◆ **DOCUMENT**
A plurality of the wires extend in two legs beyond the pressed portion
constituting the pin 11 to form the ignitor transfer charge 12, the
ignitor branch 13, and the terminal solder hook 14 in each of said legs.
Two 8 mil, 8 strand "Pyrofuze" wire bundles are separated from the
plurality of wires to form the ignitor transfer charge 12. Two 5 mil 8
strand bundles are also separated and wrapped around the ignitor charge
12. Each of the strand bundles constituting the ignitor branches 13 is
securely wrapped one and a half times around one of the wire bundles
constituting the ignitor transfer charge 12. Four of the 5 mil 8 strands
are then cut off. The remaining four strands continue on to become one of
the two (2) four-strand ignitor branches 13 and terminal solder hooks 14
on each side. The number of wrap turns may be varied as necessary to
insure ignition for the configuration selected for a particular
application. The strands within the remaining portions of each bundle of
the ignitor bundles are trimmed to increasing lengths and twisted
together. The longest strand of each ignitor bundle is shaped in the form
of an open hook on the end making an open terminal solder hook 14.
The "Pyrofuze" pin 11 is mounted in a weather-proof housing 15 to form the
"Pyrofuze" pin device 10. The housing 15 functions as the mounting
structure for securing the invention to an ordnance device and provides
for protecting and supporting the ignitor branches 13 and ignitor transfer
charge 12 located therein. The "Pyrofuze" pin 11 is mounted through an
adhesive blocking disk 18 into the housing 15 with adhesive filler 17. The
adhesive blocking disk 18 fits snugly around the end of the "Pyrofuze" pin
11 extending into the housing 15 to prevent the adhesive filler 17
surrounding the pin 11 as it exits the housing 15 from seeping into the
ignitor transfer charge 12 disposed within the housing 15. The terminal
supporter 16 which supports the electrical terminals 19 is mounted in the
opposite end of the housing 15 from that through which the pin 11 exits.

◆ **MATERIAL PROVIDED**
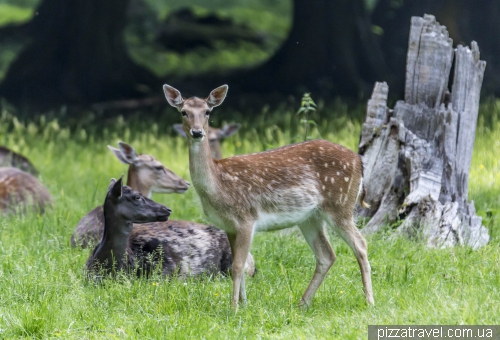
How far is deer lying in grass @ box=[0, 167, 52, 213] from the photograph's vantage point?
9023mm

◆ **TASK DETAILS**
In the "Pyrofuze" pin passage, how many times is each strand bundle forming an ignitor branch wrapped around a wire bundle of the ignitor transfer charge?

◆ **RESPONSE TO THE EXERCISE**
One and a half times.